- **Instructions for the task**: Nothing in the data may be altered; copy it all exactly.

- **Data for analysis**:
-- -- --

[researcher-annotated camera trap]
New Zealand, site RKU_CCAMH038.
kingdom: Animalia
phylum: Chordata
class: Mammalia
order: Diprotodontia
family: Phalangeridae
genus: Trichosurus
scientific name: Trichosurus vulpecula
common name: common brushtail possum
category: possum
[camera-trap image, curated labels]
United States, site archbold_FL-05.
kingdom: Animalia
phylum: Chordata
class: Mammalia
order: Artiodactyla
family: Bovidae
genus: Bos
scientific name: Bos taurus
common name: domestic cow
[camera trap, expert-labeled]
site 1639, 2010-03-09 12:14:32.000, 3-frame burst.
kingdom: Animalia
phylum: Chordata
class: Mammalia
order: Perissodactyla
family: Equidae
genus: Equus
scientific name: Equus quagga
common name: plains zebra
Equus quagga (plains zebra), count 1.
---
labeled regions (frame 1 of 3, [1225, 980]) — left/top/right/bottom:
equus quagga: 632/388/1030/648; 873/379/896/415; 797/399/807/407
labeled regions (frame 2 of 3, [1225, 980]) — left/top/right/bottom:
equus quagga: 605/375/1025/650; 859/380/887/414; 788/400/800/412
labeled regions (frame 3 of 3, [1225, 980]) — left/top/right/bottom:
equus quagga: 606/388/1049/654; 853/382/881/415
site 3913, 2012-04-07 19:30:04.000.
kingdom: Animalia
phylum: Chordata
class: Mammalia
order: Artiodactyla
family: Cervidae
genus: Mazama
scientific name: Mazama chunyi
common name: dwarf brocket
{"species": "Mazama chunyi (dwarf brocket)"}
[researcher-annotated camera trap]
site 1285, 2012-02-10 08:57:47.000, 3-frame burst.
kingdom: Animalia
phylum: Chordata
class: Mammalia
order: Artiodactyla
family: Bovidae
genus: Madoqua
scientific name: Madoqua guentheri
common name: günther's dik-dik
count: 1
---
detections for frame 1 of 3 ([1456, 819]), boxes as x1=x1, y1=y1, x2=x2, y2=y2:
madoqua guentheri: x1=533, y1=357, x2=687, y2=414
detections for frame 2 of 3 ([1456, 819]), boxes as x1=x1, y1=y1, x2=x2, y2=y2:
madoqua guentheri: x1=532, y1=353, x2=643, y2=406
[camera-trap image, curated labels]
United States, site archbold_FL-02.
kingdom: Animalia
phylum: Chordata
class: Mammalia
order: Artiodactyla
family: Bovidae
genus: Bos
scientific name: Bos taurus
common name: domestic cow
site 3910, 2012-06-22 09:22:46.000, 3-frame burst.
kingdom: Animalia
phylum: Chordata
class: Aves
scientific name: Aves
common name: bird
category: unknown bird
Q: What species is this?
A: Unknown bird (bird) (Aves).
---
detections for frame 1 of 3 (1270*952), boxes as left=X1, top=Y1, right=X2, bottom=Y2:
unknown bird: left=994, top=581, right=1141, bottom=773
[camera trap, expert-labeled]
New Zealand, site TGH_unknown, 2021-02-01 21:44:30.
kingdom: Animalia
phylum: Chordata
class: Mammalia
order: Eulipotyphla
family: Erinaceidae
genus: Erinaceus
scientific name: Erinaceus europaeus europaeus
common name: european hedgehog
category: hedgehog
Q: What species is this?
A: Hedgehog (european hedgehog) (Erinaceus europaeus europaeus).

-- -- --

- **Response to the exercise**:
[researcher-annotated camera trap]
New Zealand, site RKU_CCAMH038.
kingdom: Animalia
phylum: Chordata
class: Mammalia
order: Diprotodontia
family: Phalangeridae
genus: Trichosurus
scientific name: Trichosurus vulpecula
common name: common brushtail possum
category: possum
[camera-trap image, curated labels]
United States, site archbold_FL-05.
kingdom: Animalia
phylum: Chordata
class: Mammalia
order: Artiodactyla
family: Bovidae
genus: Bos
scientific name: Bos taurus
common name: domestic cow
[camera trap, expert-labeled]
site 1639, 2010-03-09 12:14:32.000, 3-frame burst.
kingdom: Animalia
phylum: Chordata
class: Mammalia
order: Perissodactyla
family: Equidae
genus: Equus
scientific name: Equus quagga
common name: plains zebra
Equus quagga (plains zebra), count 1.
---
labeled regions (frame 1 of 3, [1225, 980]) — left/top/right/bottom:
equus quagga: 632/388/1030/648; 873/379/896/415; 797/399/807/407
labeled regions (frame 2 of 3, [1225, 980]) — left/top/right/bottom:
equus quagga: 605/375/1025/650; 859/380/887/414; 788/400/800/412
labeled regions (frame 3 of 3, [1225, 980]) — left/top/right/bottom:
equus quagga: 606/388/1049/654; 853/382/881/415
site 3913, 2012-04-07 19:30:04.000.
kingdom: Animalia
phylum: Chordata
class: Mammalia
order: Artiodactyla
family: Cervidae
genus: Mazama
scientific name: Mazama chunyi
common name: dwarf brocket
{"species": "Mazama chunyi (dwarf brocket)"}
[researcher-annotated camera trap]
site 1285, 2012-02-10 08:57:47.000, 3-frame burst.
kingdom: Animalia
phylum: Chordata
class: Mammalia
order: Artiodactyla
family: Bovidae
genus: Madoqua
scientific name: Madoqua guentheri
common name: günther's dik-dik
count: 1
---
detections for frame 1 of 3 ([1456, 819]), boxes as x1=x1, y1=y1, x2=x2, y2=y2:
madoqua guentheri: x1=533, y1=357, x2=687, y2=414
detections for frame 2 of 3 ([1456, 819]), boxes as x1=x1, y1=y1, x2=x2, y2=y2:
madoqua guentheri: x1=532, y1=353, x2=643, y2=406
[camera-trap image, curated labels]
United States, site archbold_FL-02.
kingdom: Animalia
phylum: Chordata
class: Mammalia
order: Artiodactyla
family: Bovidae
genus: Bos
scientific name: Bos taurus
common name: domestic cow
site 3910, 2012-06-22 09:22:46.000, 3-frame burst.
kingdom: Animalia
phylum: Chordata
class: Aves
scientific name: Aves
common name: bird
category: unknown bird
Q: What species is this?
A: Unknown bird (bird) (Aves).
---
detections for frame 1 of 3 (1270*952), boxes as left=X1, top=Y1, right=X2, bottom=Y2:
unknown bird: left=994, top=581, right=1141, bottom=773
[camera trap, expert-labeled]
New Zealand, site TGH_unknown, 2021-02-01 21:44:30.
kingdom: Animalia
phylum: Chordata
class: Mammalia
order: Eulipotyphla
family: Erinaceidae
genus: Erinaceus
scientific name: Erinaceus europaeus europaeus
common name: european hedgehog
category: hedgehog
Q: What species is this?
A: Hedgehog (european hedgehog) (Erinaceus europaeus europaeus).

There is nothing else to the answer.